Fortunately, there's nothing complicated about solidifying your foundation. Whether you're a marathon veteran or a newcomer to the distance, the strategies described here can help you parlay your week-by-week training into that performance leap you've been looking for on race day. You'll see no mention in this article of specific workouts or weekly training plans, because chances are you've found one of those already. Rather, the principles touched on here will help maximize the benefits of whatever sensible, structured pattern of workouts you've settled on.
Hit the dirt
When a runner shifts from a typical training diet into full-scale marathon-training mode, often the most significant change is an increase in mileage, both in per-week totals and the weekly or biweekly long run. Clearly, high mileage is a key determinant of marathon success; however, it is also a common stumbling block, as many athletes can't seem to exceed particular training volumes without incurring injuries or succumbing to staleness or fatigue.

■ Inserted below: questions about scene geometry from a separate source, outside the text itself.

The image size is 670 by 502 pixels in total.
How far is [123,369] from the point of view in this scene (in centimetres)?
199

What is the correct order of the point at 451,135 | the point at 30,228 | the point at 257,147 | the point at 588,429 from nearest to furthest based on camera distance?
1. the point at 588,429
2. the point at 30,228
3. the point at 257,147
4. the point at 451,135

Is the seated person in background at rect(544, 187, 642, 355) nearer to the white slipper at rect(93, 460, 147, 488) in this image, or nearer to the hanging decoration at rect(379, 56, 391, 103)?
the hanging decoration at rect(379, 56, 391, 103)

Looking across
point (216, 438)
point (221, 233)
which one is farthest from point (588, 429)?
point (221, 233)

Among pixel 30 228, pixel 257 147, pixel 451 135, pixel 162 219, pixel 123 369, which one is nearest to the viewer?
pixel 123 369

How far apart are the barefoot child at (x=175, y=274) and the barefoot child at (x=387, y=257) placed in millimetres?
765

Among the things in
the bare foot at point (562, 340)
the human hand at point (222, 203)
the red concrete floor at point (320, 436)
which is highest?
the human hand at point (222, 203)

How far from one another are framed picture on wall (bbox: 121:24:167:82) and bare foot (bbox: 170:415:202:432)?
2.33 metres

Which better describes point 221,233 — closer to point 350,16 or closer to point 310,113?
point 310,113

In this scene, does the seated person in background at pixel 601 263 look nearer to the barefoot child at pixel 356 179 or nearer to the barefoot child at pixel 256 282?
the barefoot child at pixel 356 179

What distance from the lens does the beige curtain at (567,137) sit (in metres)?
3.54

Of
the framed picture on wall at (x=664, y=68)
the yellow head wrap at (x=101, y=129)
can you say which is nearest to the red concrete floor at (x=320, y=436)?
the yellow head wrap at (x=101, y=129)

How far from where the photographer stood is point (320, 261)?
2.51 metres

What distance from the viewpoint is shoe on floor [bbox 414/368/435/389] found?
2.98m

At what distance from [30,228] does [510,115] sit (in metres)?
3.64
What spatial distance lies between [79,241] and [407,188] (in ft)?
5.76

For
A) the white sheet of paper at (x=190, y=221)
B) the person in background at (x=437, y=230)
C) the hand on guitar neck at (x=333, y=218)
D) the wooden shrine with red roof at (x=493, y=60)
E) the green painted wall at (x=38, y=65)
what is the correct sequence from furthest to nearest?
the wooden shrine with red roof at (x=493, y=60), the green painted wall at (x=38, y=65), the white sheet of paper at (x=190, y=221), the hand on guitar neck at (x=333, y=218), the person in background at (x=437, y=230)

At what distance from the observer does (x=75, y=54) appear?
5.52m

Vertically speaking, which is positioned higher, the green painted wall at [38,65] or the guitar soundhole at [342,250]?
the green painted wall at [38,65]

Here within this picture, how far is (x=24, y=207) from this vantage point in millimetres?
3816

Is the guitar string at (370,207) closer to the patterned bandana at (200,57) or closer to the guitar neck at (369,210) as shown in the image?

One way to dodge the injury bugaboo and still put plenty of miles in the bank is to run on soft surfaces. Ask yourself how often you really make an effort to avoid asphalt and concrete. When faced with a 15-minute drive to a trailhead or a two-second bop to the end of the driveway-especially after your daily commute -which are you honestly going to choose?
I've always preferred the solace and variety of trails to the unwelcome buzz of urban perambulation. But it wasn't until I got a dog for a running partner and trained on trails almost exclusively out of concern for his legs that I began to really appreciate the benefits of running on grass and dirt. Not only did my legs feel fresher during 100-mile weeks than they had at 60 to 70 per week on macadam, but I was reaping benefits I didn't even know about.